** Given exercise **
Reproduce the line that holds "Between these two" together with all the lines after it up to the end of the entries.

** Information supplied **
** Begin **
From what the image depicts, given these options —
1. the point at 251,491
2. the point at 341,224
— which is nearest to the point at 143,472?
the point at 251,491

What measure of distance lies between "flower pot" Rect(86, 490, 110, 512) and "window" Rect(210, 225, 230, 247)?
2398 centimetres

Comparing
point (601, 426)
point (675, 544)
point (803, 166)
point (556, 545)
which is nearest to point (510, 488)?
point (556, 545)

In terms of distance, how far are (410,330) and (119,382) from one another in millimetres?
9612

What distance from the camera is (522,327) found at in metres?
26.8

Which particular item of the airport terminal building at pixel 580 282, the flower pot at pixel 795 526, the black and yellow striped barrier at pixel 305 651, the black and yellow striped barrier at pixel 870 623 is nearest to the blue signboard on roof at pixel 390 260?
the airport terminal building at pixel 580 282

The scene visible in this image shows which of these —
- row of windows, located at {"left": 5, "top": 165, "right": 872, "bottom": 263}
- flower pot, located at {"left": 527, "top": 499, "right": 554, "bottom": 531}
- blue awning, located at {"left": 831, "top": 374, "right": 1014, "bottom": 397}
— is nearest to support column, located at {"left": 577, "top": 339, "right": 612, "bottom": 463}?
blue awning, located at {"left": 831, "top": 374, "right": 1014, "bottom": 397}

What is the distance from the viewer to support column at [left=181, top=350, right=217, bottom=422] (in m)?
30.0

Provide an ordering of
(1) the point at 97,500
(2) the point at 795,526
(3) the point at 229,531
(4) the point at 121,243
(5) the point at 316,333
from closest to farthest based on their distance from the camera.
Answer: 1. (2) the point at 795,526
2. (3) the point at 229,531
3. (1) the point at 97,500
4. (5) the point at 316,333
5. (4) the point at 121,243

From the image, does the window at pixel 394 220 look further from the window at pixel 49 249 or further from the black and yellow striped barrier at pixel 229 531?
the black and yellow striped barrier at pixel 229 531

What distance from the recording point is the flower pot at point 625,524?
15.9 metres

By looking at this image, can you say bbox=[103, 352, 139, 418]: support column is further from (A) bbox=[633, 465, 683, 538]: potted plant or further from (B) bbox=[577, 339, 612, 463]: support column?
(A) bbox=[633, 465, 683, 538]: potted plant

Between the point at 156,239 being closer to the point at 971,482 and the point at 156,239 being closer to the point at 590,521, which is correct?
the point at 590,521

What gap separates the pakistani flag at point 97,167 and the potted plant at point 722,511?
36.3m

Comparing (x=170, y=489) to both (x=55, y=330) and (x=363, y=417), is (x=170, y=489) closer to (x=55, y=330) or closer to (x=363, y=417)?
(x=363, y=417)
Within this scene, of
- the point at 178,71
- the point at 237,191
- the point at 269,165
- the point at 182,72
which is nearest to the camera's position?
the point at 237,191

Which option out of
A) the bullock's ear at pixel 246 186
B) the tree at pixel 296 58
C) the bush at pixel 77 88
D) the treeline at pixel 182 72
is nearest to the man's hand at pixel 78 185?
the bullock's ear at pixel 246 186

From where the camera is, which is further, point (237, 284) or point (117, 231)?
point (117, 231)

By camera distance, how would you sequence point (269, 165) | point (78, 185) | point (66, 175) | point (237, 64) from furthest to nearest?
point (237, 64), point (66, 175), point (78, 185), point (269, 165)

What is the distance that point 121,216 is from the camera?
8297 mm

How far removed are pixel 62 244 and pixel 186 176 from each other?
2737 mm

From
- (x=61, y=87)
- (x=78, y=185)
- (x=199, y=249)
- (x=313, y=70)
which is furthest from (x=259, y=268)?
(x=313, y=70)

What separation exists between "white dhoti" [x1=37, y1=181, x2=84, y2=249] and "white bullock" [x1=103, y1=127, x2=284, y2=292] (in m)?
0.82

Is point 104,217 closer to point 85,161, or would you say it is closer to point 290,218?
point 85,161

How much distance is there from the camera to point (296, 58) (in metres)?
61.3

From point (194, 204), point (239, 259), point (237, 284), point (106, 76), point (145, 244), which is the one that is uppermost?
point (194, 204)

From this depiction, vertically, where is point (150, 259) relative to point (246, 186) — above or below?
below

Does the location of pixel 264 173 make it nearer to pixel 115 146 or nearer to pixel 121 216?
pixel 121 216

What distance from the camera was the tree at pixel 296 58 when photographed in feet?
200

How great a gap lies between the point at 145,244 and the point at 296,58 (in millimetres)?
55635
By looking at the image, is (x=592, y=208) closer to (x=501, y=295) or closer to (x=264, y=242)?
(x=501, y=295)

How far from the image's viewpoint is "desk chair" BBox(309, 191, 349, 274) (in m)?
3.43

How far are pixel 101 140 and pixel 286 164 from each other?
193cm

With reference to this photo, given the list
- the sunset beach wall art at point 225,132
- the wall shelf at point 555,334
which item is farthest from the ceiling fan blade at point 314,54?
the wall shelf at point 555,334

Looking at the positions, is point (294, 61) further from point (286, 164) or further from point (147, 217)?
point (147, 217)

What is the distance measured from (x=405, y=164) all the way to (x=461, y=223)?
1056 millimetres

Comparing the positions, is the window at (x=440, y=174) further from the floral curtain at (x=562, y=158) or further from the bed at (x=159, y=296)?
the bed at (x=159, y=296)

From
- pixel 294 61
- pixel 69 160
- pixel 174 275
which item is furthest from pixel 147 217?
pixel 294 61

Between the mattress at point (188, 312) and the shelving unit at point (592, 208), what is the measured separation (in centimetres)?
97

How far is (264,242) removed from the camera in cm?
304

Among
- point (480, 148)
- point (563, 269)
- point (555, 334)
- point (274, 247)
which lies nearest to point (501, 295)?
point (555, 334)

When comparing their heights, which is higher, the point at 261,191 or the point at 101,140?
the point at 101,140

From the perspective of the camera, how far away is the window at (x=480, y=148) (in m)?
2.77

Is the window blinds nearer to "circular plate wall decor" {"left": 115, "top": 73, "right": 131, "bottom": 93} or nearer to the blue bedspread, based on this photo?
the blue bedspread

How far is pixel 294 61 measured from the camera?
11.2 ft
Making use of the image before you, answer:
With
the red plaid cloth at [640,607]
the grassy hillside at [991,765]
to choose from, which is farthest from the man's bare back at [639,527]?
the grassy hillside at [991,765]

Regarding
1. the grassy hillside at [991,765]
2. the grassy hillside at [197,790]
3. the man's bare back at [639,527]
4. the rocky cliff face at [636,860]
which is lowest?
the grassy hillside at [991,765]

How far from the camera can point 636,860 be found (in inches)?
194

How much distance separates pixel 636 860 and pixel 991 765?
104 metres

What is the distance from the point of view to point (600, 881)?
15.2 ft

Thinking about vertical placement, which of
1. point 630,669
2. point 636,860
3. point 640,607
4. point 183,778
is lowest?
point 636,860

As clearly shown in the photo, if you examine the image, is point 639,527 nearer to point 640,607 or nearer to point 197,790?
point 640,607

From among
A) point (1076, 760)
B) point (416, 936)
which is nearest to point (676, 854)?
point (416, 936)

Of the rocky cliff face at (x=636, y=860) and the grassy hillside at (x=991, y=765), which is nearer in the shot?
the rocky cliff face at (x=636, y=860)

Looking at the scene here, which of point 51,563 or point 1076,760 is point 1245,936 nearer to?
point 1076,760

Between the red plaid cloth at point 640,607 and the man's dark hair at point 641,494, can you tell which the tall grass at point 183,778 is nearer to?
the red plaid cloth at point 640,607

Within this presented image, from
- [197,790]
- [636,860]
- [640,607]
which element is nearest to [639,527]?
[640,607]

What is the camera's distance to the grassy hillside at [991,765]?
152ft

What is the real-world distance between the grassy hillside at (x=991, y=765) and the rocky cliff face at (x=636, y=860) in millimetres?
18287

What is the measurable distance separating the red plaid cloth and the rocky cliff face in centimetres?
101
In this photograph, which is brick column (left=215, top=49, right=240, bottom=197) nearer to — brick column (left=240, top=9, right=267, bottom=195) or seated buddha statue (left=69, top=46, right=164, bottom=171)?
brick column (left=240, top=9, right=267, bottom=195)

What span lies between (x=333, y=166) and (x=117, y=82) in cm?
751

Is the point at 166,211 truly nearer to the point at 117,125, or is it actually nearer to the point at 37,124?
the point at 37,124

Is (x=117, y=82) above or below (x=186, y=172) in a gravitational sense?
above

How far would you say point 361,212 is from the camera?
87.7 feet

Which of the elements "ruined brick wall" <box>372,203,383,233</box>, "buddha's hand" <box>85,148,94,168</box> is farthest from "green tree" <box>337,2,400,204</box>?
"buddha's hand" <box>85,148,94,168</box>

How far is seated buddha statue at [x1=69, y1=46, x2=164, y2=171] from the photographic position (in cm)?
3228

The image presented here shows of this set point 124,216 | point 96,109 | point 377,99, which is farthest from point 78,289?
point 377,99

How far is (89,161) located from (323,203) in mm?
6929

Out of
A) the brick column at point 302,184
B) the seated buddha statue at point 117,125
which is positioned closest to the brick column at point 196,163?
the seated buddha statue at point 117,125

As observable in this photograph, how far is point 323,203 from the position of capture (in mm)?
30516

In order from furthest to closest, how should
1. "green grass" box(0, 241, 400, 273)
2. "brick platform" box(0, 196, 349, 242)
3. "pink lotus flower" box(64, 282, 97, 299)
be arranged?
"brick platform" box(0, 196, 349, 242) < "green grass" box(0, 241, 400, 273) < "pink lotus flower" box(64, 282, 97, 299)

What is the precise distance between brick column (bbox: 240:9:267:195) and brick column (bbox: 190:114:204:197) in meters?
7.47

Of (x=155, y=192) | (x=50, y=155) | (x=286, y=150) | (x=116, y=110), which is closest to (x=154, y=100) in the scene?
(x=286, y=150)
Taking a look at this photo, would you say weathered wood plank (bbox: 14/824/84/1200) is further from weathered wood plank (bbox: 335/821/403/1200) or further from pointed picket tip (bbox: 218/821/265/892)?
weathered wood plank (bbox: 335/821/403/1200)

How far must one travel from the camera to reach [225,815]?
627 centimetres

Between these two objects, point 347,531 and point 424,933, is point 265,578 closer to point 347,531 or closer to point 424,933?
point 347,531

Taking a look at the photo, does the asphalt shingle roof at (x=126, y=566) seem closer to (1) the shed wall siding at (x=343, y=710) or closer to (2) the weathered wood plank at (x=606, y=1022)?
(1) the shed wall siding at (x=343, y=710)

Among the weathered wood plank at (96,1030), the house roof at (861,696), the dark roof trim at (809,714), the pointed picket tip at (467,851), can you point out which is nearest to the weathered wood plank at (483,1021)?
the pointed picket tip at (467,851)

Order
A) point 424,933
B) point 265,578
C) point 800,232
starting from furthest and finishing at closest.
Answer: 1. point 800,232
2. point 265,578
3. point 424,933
** End **
** Final result **
Between these two objects, point 347,531 and point 424,933, is point 265,578 closer to point 347,531 or closer to point 424,933?
point 347,531

Taking a look at the photo, does the asphalt shingle roof at (x=126, y=566) seem closer to (1) the shed wall siding at (x=343, y=710) or closer to (2) the weathered wood plank at (x=606, y=1022)?
(1) the shed wall siding at (x=343, y=710)

Among the weathered wood plank at (96,1030), the house roof at (861,696), the dark roof trim at (809,714), the pointed picket tip at (467,851), can you point out which is nearest to the weathered wood plank at (483,1021)?
the pointed picket tip at (467,851)

Order
A) point 424,933
B) point 265,578
C) point 800,232
starting from furthest and finishing at closest.
Answer: 1. point 800,232
2. point 265,578
3. point 424,933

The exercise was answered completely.